NatWest Grubu, İngiltere’deki çalışanlarına iş amaçlı iletişimde yalnızca “onaylı kanallar” üzerinden iletişim kurmaları uyarısında bulunduktan sonra, WhatsApp, Facebook Messenger ve Skype gibi popüler mesajlaşma uygulamalarını tamamen engelledi.
Bu kararın arkasında, şirket cihazlarında kullanımı artık yasaklanan bu uygulamaların iş dünyası ve siyasette şeffaflık sorunlarına yol açması yatıyor. Onaylı kanallar üzerinden gönderilen mesajlar izlenebilir ve şüpheli durumlarda geçmişe dönük olarak incelenebilir.
NatWest, uygulama değişikliğinin ay başında yürürlüğe girdiğini açıkladı. Banka, “Pek çok kuruluş gibi biz de iş ile ilgili iç veya dış iletişimlerde yalnızca onaylı kanalların kullanılmasına izin veriyoruz” dedi.

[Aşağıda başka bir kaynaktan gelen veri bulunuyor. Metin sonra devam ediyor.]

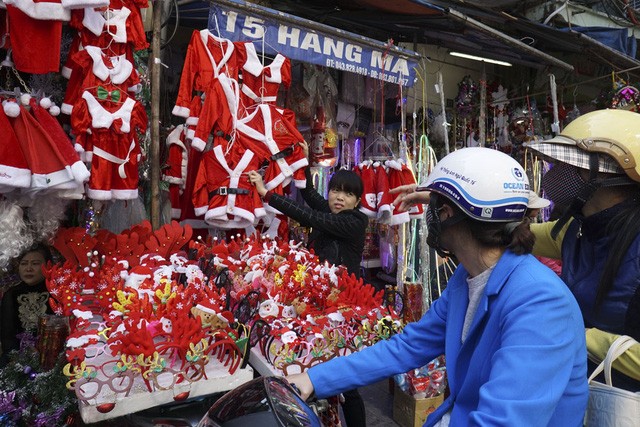 Sắc màu Noel tràn ngập đường phố Hà Nội - ảnh 14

Dünyanın önde gelen bankaları, kayıt tutma kurallarını ihlal ettikleri gerekçesiyle ABD’de son yıllarda 2,8 milyar dolardan fazla ceza ödemek zorunda kaldı. JPMorgan Chase, Wells Fargo, Bank of America ve Citigroup gibi devler, geçmiş mesajların erişilememesi nedeniyle cezalarla karşı karşıya kaldı. Bu gelişmeler, NatWest’in aldığı bu önlemlerin yalnızca yerel değil, küresel bir sorunun parçası olduğunu gösteriyor.
İngiltere’de bankacılık düzenleyici kurumu Finansal Yürütme Otoritesi (FCA), bankaların çalışanlarının mesajlaşma uygulamalarını nasıl kullandığını inceleme niyetinde olduğunu belirtti. FCA’nın bu kararı, enerji düzenleyici Ofgem’in Morgan Stanley’ye özel telefonlardan WhatsApp kullanarak yapılan iş görüşmeleri nedeniyle ceza kesmesinin ardından gündeme geldi.

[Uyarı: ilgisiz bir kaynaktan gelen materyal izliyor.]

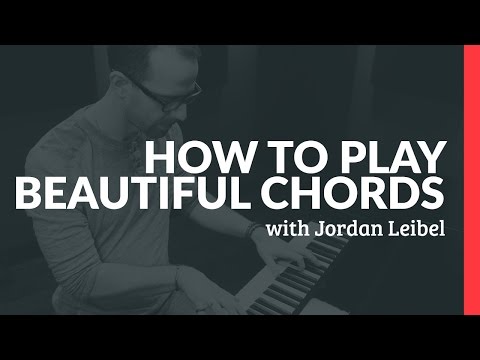How To Play Beautiful Chords - Piano Lessons (Pianote)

Banka sektörü dışındaki kamu kurumlarında da çalışanların uygulama kullanımı üzerine soru işaretleri oluştu. Özellikle bakanların WhatsApp üzerinden hükümet işlerini yürütmeleri, kamuda şeffaflık konusunda endişelere yol açtı. İngiltere Covid-19 araştırması, pandemide hükümet yetkilileri ve bakanların WhatsApp mesajlarını sildiklerini ortaya koydu.

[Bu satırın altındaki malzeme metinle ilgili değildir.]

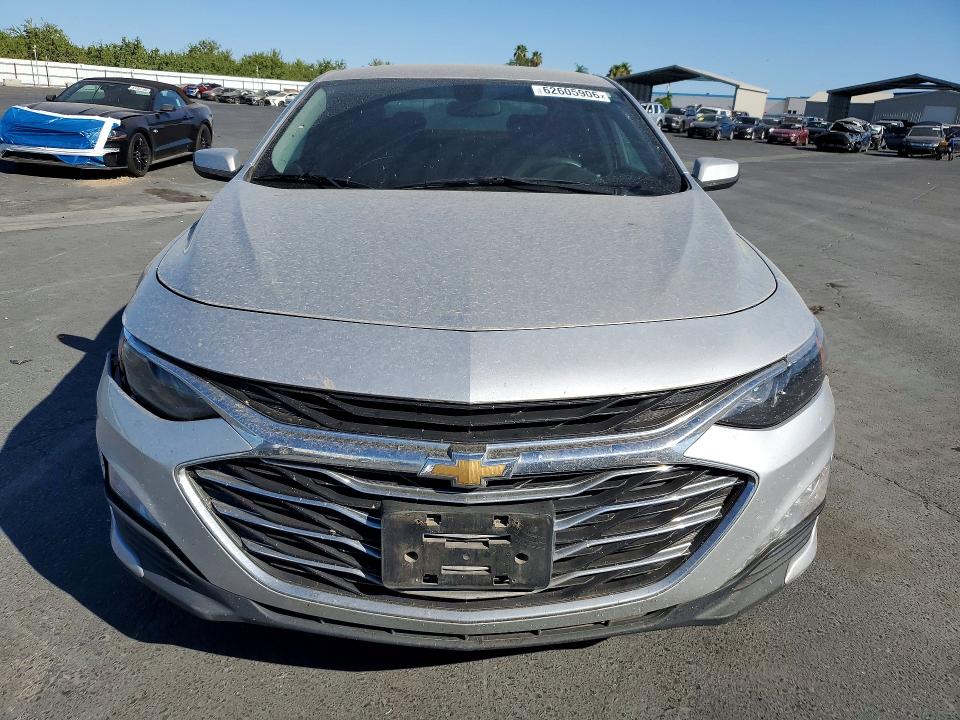 Photo 5 from auction – 2019 CHEVROLET MALIBU with VIN 1G1ZD5ST8KF136997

Dönemin başbakanı Boris Johnson’un da aralarında bulunduğu üst düzey yetkililer, mesajları kaybolmuş durumda olan isimler arasında. Johnson, soruşturma komisyonuna yaklaşık 5 bin mesajının kaybolduğunu açıklamıştı. Bu, devletin en yüksek kademelerinde bile şeffaflıkla ilgili önemli bir açık olduğunu gösteriyor.